• _Page text_
____________________

# Problems with Fritschi Freerides



## BrianK (Feb 3, 2005)

I've never seen it but I have heard of freerides doing this. I heard a story of a guy landing a 30' cliff and they came undone and he tore his quad, they seem to have this problem more than the naxos, but they are lighter. I think he freerides are better for touring, but the naxos are better if you want to ski hard.


----------



## WhiteLightning (Apr 21, 2004)

I've heard that the freerides are better than Naxo for safety of release.


----------



## Mike Harvey (Oct 10, 2003)

I have skied the Freerides in and out of bounds for the last two seasons and have had that accidental release once. I like to huck a little so I have always sort of waited for them to have trouble but they have not. I have not heard any consistant complaints about accidental touring mode issues. I would look at it like if you can make the binding go into touring mode with your ski pole or hand, then once in a while it is possible for it to happen accidentally. I did get a set up for the area this year with alpine bindings just so I did not have to worry about destroying my Freerides but overall I would say they are bomber.

____________________

[Saved data entries]
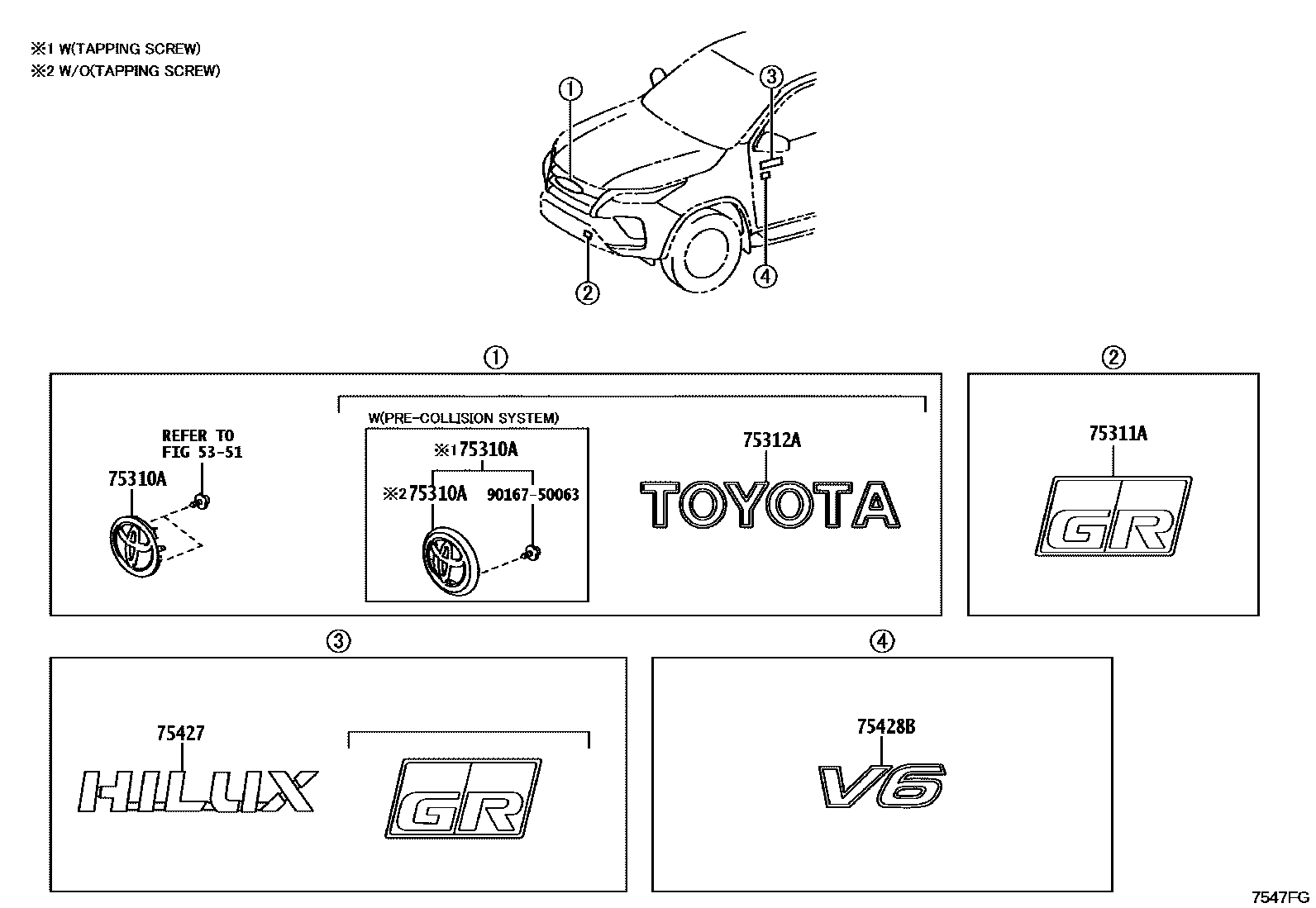 ※1 W(TAPPING SCREW)
※2 W/O(TAPPING SCREW)

①
③
②
④

①
REFER TO
FIG 53-51
75310A
W(PRE-COLLISION SYSTEM)
※1 75310A
※2 75310A
90167-50063
75312A
TOYOTA

②
75311A
GR

③
75427
HILUX
GR

④
75428B
V6

7547FG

____________________

• _Explore the material_
#1 In the Fritschi Freeride thread, for how many seasons has Mike Harvey skied the Freerides?
#2 Sum up the Fritschi Freeride thread in two sentences.
These rows have no connection to the Fritschi Freeride thread.

• _Results of the tasks_
#1 Two seasons.

#2 BrianK passes on a story of Freerides coming undone after a 30-foot cliff landing and says they are better for touring, while Naxos are better for skiing hard. WhiteLightning has heard that Freerides beat Naxos for safety of release, and Mike Harvey reports one accidental release in two seasons but calls them bomber overall.